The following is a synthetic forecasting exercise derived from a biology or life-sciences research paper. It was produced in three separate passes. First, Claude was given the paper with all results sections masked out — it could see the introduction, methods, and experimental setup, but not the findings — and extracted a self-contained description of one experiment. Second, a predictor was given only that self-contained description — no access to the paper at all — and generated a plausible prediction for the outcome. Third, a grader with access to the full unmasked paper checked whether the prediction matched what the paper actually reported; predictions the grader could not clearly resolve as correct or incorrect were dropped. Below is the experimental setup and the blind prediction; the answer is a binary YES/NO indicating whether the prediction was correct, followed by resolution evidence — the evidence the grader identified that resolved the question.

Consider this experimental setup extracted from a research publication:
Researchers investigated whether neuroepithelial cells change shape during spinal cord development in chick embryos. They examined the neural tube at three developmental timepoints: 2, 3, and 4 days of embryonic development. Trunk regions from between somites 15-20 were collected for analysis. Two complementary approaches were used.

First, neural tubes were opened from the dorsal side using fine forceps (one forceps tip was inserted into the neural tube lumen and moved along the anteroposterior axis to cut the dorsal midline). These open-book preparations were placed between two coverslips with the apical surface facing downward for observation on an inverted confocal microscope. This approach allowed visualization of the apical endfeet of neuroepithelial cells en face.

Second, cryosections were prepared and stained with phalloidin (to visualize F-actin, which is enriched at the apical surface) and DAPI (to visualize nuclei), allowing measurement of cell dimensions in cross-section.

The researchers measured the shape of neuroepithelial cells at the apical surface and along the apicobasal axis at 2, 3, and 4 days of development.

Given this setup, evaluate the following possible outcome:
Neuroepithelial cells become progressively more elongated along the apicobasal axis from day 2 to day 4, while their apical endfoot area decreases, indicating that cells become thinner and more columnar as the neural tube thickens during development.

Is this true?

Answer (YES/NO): NO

### Exercise instructions
Copy every line above once more, precisely as it reads.

### Exercise solution
The following is a synthetic forecasting exercise derived from a biology or life-sciences research paper. It was produced in three separate passes. First, Claude was given the paper with all results sections masked out — it could see the introduction, methods, and experimental setup, but not the findings — and extracted a self-contained description of one experiment. Second, a predictor was given only that self-contained description — no access to the paper at all — and generated a plausible prediction for the outcome. Third, a grader with access to the full unmasked paper checked whether the prediction matched what the paper actually reported; predictions the grader could not clearly resolve as correct or incorrect were dropped. Below is the experimental setup and the blind prediction; the answer is a binary YES/NO indicating whether the prediction was correct, followed by resolution evidence — the evidence the grader identified that resolved the question.

Consider this experimental setup extracted from a research publication:
Researchers investigated whether neuroepithelial cells change shape during spinal cord development in chick embryos. They examined the neural tube at three developmental timepoints: 2, 3, and 4 days of embryonic development. Trunk regions from between somites 15-20 were collected for analysis. Two complementary approaches were used.

First, neural tubes were opened from the dorsal side using fine forceps (one forceps tip was inserted into the neural tube lumen and moved along the anteroposterior axis to cut the dorsal midline). These open-book preparations were placed between two coverslips with the apical surface facing downward for observation on an inverted confocal microscope. This approach allowed visualization of the apical endfeet of neuroepithelial cells en face.

Second, cryosections were prepared and stained with phalloidin (to visualize F-actin, which is enriched at the apical surface) and DAPI (to visualize nuclei), allowing measurement of cell dimensions in cross-section.

The researchers measured the shape of neuroepithelial cells at the apical surface and along the apicobasal axis at 2, 3, and 4 days of development.

Given this setup, evaluate the following possible outcome:
Neuroepithelial cells become progressively more elongated along the apicobasal axis from day 2 to day 4, while their apical endfoot area decreases, indicating that cells become thinner and more columnar as the neural tube thickens during development.

Is this true?

Answer (YES/NO): NO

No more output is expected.